## [TEXT SECTION]
Business

Implementing T+1 Part One: What is T+1 & Who Does It Benefit?

On February 15, 2023, the U.S. Securities and Exchange Commission (SEC) issued a press release announcing a new rule that shortens the standard settlement cycle for securities transactions from two-day settlements (known as T+2) to next-day settlements (known as T+1).

For financial businesses that deal with securities transactions, the SEC’s T+1 ruling will have a major impact on the efficiency and security of settlements. The key to making your implementation of T+1 is understanding who T+1 affects and when total compliance is expected.

The move from T+2 to T+1 marks a decided shift in the securities and investment landscapes, as the adoption of this rule reveals that digital innovation is now a necessity for compliance.

What is T+1?

T+1 is an acronym for trade date +1, a financial term that indicates when a trade will be settled. For a settlement to be T+1, it must be settled the next day after a trade occurs.

In 2017, trade settlement was changed from T+3 (three business days to settlement) to T+2 (two business days to settlement). This movement from T+3 to T+2 was widely deemed a success, with key benefits of the T+2 initiative including: lower risk, cost reductions, and quicker access to funds.

With the increasingly digitally-powered financial industry, there is a clear need for even faster settlements. The official SEC press release states:

The final rule [about T+1 settlements] is designed to benefit investors and reduce the credit, market, and liquidity risks in securities transactions faced by market participants.

U.S. Securities and Exchange commission

The SEC further outlines key changes the switch to T+1 will bring, including:

  • Broker-dealers

    will be required to “either enter into written agreements or establish, maintain, and enforce written policies and procedures reasonably designed to ensure the completion of allocations, confirmations, and affirmations as soon as technologically practicable and no later than the end of trade date.”

  • Registered investment advisors

    will be required to “make and keep records of the allocations, confirmations, and affirmations for certain securities transactions.”

  • Central matching service providers

    will be required to “establish, implement, maintain, and enforce new policies and procedures reasonably designed to facilitate straight-through processing,” as well as submit annual reports to the SEC.

Why is the Switch from T+2 to T+1 Advantageous for Securities Settlements?

As stated, one of the SEC’s core goals behind the T+1 ruling is to reduce risks in securities transactions.

## [DATA EXCERPT]

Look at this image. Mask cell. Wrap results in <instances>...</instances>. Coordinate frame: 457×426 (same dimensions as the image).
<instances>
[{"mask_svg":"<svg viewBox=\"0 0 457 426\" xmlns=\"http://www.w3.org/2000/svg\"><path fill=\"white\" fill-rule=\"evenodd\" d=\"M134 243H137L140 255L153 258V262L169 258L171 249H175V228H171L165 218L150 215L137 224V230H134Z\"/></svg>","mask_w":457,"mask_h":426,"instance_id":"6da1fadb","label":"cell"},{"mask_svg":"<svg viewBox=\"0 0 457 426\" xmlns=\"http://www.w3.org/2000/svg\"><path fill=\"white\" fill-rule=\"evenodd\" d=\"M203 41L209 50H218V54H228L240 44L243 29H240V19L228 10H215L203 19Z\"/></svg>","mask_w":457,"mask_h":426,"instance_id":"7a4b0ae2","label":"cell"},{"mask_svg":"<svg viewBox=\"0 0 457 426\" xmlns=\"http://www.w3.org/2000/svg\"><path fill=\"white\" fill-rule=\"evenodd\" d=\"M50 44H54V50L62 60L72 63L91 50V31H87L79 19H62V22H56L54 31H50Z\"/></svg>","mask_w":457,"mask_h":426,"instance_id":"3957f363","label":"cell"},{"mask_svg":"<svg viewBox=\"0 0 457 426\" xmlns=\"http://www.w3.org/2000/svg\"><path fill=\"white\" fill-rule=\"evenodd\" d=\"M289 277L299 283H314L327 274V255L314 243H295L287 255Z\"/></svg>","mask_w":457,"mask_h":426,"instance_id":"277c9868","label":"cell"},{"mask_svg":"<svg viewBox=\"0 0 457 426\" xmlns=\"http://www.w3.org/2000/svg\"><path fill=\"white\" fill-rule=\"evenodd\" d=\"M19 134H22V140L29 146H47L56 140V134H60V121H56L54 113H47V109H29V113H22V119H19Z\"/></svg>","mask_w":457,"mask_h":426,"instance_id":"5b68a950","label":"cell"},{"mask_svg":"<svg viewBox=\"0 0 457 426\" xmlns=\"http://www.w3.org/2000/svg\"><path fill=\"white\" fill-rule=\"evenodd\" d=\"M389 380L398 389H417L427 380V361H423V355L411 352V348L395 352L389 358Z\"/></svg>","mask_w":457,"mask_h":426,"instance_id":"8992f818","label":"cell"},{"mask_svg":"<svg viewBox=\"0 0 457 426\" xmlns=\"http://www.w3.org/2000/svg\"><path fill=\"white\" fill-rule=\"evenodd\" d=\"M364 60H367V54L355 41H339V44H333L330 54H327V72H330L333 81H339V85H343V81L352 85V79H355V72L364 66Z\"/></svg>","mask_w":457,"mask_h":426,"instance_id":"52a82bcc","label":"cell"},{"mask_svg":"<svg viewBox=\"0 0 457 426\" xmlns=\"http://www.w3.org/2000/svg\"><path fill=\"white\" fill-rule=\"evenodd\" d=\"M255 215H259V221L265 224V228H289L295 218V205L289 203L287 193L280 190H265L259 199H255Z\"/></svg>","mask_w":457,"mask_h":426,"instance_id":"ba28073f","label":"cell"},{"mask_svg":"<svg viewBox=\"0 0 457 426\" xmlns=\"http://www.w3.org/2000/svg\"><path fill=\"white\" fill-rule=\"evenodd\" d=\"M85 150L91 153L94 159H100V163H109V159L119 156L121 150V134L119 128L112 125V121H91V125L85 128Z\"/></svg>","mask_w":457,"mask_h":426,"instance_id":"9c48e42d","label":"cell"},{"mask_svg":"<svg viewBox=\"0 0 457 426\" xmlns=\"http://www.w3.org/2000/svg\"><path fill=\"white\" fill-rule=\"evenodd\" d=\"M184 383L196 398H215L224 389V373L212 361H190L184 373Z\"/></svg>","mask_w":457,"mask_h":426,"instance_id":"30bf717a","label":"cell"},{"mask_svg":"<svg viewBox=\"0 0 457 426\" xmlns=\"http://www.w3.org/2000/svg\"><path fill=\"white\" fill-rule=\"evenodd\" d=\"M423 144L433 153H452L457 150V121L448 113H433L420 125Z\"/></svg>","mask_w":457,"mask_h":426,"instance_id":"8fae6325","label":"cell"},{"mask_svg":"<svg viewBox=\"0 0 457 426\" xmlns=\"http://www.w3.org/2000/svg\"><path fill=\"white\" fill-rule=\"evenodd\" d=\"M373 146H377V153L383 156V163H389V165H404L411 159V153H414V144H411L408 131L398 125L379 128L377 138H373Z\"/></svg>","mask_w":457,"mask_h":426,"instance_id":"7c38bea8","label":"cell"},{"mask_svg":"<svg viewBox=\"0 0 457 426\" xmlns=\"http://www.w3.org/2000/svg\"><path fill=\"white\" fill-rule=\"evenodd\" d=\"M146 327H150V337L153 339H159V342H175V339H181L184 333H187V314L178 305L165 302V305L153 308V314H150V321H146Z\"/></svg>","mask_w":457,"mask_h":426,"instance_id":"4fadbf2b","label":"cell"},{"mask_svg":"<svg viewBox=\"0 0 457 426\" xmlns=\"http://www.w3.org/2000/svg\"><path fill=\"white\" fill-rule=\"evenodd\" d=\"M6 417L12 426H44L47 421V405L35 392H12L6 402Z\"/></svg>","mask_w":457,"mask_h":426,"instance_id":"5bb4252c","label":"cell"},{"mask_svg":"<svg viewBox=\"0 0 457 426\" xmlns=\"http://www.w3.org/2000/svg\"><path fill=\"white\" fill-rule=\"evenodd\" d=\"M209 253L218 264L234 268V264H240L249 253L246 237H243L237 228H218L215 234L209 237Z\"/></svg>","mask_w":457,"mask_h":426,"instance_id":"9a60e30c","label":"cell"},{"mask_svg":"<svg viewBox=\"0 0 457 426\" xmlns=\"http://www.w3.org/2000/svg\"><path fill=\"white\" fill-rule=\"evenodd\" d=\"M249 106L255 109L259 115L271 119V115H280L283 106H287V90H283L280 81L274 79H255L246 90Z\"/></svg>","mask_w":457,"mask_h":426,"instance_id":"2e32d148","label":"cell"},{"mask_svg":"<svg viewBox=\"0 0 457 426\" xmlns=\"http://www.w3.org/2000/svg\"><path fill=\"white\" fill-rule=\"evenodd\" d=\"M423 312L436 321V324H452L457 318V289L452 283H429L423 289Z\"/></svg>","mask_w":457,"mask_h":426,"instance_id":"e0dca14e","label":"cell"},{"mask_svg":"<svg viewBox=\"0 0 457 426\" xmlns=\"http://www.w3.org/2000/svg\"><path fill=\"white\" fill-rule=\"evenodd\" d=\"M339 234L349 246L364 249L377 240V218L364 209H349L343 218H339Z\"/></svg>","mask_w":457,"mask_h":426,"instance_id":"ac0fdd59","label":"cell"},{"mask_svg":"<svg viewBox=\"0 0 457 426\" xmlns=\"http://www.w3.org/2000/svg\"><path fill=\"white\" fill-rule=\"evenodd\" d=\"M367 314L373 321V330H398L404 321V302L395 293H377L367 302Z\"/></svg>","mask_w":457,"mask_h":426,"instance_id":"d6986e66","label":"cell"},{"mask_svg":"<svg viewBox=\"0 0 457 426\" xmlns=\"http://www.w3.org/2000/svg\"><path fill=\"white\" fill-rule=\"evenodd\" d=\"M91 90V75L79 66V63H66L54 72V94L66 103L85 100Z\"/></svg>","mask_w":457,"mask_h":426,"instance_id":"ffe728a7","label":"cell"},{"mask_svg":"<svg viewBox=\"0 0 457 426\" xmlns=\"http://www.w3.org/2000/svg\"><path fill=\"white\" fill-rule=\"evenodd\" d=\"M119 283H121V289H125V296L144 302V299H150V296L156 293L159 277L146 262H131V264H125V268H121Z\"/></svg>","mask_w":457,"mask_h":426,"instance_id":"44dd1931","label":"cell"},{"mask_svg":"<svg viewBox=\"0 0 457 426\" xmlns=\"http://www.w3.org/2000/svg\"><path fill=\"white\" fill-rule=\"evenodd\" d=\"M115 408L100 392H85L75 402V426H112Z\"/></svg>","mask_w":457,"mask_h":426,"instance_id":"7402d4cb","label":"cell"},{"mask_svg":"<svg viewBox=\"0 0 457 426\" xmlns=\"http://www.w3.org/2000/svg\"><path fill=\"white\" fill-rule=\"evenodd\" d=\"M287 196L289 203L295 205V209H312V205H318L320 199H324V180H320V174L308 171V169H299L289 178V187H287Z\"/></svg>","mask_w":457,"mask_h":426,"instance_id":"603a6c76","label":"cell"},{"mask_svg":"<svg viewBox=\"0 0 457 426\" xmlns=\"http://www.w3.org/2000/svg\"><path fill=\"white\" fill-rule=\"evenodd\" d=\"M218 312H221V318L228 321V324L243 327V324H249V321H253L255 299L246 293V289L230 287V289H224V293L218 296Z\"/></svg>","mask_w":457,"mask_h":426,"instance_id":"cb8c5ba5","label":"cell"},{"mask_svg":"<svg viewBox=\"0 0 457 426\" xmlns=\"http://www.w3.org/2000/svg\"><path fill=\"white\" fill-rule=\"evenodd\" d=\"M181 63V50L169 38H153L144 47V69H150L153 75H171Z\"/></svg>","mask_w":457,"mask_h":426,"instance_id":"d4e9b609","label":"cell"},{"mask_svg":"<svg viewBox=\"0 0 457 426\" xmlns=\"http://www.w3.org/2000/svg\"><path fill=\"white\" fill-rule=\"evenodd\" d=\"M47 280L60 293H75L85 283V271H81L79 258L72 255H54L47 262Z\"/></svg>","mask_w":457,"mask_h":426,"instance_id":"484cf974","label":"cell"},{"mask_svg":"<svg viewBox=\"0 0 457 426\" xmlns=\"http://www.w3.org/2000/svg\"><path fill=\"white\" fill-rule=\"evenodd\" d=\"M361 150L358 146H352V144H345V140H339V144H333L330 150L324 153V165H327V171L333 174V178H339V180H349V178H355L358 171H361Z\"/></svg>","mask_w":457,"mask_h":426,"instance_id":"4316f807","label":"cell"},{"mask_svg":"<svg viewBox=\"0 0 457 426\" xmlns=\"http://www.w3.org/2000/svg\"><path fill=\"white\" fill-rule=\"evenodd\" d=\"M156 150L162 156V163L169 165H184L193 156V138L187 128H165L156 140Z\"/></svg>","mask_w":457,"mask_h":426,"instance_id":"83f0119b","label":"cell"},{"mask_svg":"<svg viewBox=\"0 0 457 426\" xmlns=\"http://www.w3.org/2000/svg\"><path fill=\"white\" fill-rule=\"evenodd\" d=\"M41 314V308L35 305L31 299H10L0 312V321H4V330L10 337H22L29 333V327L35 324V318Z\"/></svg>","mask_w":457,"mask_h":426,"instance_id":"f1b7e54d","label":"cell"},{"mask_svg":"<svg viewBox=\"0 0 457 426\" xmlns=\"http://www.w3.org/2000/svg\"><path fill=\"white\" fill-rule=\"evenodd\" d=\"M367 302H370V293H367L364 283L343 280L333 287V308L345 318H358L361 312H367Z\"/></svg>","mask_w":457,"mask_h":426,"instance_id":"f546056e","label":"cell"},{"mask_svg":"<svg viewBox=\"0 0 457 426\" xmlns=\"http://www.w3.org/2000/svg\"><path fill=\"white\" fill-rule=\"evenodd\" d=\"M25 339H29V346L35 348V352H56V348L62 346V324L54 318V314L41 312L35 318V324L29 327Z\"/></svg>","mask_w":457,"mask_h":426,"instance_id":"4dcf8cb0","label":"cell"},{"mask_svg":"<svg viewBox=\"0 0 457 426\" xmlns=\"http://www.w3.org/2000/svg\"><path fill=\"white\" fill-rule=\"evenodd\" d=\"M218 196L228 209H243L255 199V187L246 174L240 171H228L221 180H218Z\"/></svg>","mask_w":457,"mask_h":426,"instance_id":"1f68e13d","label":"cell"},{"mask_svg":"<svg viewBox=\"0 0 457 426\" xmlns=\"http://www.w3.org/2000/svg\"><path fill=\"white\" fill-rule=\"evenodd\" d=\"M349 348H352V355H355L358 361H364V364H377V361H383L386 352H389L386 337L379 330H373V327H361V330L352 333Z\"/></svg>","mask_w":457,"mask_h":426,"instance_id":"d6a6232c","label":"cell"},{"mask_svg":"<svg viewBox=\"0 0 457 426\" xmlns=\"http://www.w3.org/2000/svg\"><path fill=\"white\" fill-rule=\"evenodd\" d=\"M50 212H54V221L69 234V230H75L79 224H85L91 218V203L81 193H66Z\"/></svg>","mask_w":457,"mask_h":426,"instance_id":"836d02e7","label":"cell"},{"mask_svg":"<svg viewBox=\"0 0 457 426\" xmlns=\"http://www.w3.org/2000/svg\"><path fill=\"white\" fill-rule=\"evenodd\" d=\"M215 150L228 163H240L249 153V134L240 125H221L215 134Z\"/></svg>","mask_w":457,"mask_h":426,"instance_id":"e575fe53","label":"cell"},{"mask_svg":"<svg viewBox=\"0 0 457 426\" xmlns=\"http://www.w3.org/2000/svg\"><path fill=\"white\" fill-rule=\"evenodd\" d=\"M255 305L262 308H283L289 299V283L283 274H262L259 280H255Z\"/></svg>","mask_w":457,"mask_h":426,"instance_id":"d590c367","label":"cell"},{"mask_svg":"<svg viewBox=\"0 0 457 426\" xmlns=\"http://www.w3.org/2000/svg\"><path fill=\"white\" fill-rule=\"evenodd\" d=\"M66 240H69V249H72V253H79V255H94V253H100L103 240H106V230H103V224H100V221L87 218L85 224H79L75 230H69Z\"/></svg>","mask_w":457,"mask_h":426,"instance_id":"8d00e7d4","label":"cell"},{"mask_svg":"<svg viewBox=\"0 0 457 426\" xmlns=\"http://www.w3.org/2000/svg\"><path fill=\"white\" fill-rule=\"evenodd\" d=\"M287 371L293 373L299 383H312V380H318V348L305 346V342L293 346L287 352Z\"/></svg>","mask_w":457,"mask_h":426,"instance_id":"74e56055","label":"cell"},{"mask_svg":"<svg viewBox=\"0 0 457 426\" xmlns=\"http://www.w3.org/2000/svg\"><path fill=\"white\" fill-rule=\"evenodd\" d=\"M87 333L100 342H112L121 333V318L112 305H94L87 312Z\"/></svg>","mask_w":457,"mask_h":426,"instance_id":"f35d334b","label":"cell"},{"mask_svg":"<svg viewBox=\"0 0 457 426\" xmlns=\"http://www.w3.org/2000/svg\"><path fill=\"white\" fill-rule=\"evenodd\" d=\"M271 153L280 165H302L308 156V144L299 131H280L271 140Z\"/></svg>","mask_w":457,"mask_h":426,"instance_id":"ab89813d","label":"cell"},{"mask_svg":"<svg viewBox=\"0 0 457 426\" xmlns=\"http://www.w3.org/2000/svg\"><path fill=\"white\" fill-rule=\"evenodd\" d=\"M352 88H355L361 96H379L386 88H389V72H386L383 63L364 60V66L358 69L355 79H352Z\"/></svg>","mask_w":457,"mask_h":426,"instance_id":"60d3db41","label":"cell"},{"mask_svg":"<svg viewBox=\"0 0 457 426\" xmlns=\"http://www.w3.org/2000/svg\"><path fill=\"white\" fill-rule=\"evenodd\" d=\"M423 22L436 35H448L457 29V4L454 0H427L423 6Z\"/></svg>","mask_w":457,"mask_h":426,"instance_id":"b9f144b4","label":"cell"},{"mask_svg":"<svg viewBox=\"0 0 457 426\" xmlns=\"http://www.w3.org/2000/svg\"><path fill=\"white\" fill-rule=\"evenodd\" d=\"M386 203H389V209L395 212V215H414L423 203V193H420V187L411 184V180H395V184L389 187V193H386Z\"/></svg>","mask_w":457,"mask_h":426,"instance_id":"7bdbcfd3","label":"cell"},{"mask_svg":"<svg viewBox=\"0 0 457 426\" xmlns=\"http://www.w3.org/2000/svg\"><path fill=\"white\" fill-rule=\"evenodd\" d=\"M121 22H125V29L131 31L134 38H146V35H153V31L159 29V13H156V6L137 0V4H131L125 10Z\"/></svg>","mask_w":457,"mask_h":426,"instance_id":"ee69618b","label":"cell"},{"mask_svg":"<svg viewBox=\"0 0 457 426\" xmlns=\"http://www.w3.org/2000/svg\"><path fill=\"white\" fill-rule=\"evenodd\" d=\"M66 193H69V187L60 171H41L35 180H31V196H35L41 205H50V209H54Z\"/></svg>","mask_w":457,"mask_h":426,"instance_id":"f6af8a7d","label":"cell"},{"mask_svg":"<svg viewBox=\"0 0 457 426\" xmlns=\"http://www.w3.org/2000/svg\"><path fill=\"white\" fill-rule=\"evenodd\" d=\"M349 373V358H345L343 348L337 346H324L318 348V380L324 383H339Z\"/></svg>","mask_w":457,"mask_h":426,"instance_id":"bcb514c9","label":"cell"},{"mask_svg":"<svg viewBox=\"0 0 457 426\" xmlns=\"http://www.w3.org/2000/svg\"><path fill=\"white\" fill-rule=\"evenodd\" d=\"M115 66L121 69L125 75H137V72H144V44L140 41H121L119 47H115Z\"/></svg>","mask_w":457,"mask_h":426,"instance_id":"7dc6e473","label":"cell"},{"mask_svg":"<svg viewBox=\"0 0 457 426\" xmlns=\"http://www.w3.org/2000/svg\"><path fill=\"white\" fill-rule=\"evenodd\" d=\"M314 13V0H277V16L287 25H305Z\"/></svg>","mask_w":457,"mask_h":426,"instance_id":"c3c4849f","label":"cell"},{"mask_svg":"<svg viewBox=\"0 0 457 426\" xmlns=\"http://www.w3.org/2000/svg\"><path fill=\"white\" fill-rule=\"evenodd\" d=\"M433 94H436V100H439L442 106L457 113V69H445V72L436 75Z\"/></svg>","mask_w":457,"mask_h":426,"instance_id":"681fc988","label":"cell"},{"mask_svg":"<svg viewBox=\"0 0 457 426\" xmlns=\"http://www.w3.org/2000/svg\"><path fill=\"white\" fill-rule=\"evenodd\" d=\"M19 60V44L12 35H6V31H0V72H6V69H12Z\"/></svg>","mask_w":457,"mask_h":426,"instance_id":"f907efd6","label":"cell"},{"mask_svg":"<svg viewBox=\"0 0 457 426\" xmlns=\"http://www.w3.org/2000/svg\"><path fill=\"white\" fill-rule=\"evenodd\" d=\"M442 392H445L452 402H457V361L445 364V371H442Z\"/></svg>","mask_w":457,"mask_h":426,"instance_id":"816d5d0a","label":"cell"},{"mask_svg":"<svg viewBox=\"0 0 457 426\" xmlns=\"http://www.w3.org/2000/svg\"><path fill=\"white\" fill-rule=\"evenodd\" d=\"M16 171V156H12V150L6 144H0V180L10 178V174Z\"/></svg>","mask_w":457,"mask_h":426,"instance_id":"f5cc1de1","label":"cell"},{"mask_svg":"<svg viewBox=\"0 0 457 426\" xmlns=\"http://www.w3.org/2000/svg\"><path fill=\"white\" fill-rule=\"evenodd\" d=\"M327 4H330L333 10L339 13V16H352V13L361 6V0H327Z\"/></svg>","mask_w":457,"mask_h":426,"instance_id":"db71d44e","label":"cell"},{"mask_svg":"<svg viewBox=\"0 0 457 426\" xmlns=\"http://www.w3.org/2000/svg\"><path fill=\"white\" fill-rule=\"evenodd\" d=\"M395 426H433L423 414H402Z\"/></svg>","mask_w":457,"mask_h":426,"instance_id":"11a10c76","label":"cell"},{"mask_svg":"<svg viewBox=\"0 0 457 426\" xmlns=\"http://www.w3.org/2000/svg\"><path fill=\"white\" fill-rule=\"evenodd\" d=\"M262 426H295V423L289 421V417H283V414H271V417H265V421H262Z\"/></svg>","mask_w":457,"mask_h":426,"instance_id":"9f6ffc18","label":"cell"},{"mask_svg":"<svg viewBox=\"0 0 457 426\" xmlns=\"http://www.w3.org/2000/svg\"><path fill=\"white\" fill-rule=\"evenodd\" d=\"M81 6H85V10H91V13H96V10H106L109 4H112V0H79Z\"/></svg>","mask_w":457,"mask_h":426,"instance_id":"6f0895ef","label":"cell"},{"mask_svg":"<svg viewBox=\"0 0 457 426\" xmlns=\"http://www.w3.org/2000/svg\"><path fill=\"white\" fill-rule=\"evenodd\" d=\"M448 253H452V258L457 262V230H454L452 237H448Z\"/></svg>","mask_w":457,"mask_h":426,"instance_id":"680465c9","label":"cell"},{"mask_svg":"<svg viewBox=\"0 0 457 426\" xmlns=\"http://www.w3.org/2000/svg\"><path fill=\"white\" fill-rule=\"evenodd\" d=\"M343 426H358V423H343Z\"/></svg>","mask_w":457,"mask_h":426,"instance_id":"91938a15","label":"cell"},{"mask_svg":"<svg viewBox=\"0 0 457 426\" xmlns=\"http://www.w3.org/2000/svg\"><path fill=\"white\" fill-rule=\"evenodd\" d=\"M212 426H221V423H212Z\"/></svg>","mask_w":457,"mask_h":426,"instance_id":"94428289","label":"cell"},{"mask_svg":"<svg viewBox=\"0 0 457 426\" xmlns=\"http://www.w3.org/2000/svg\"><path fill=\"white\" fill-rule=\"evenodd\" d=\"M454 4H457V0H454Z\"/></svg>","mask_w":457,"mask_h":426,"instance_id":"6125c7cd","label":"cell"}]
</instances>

## [REQUIRED WORK]
Continue the article on the SEC's T+1 settlement rule from the point where it stops.

## [TASK RESULT]
In December 2021, the official initiative Accelerating the U.S. Securities Settlement Cycle to T+1 was by the Depository Trust & Clearing Corporation (DTCC), in collaboration with the Investment Company Institute (ICI), the Securities Industry and Financial Markets Association (SIFMA), and Deloitte.

One key consideration highlighted in this original document is the need for the financial industry to embrace technology and software-based solutions to enable T+1 settlements. The document further emphasizes that the adoption of T+1 settlement will require changes to the processes of not just settlements but also trade execution, processing, financing, and payments.

The DTCC estimates that T+1 settlement will result in a 41% reduction of volatility in the NCSS margin requirement — an essential change that could potentially save billions of dollars for financial businesses.

Additional benefits of the switch from T+2 to T+1 for securities settlements include:

  • Increased Operational Efficiency

    • As T+1 comes into effect, improved industry standards and solutions will be available for businesses to adopt. These standards and solutions will help to increase operational efficiency by modifying systems, developing automation, and supporting straight-through processing.
  • Improved Cash Management

    The T+1 ruling can help to improve the process of cash management by aligning portfolio shares with mutual funds that already settle at T+1. On the investor side, investors can enjoy faster access to cash and securities, opening new investment opportunities that help the industry grow.

  • Reduced Manual Processes

    The third key benefit is also one of the potential challenges of the change to T+1 settlement. T+1 places much greater emphasis on technology, stressing the need for businesses to adopt tech and digital-first solutions. However, once these solutions are adopted, the need for manual procedures in the securities settlement process is significantly reduced.

Implement changes to comply with T+1 by the deadline.

When Will T+1 Settlement Go Into Effect?

The current date of compliance for the T+1 settlement change is May 28, 2024.

It is estimated that implementation of T+1 would require between 16 to 24 months to complete following the adoption of an official ruling. In the official SEC final rule document, several key considerations are outlined for why May 28th, 2024 is the ideal compliance date:

  • Avoiding Technology Freezes

    The date for compliance was originally slated for March 2024 but moved back to May due to comments about the technology freezes that generally occur between November and February. Typically, businesses halt the implementation of new technologies between these months due to significant portions of their staff being away for the holiday season. As such, the date was moved from March to May 2024 to account for this challenge.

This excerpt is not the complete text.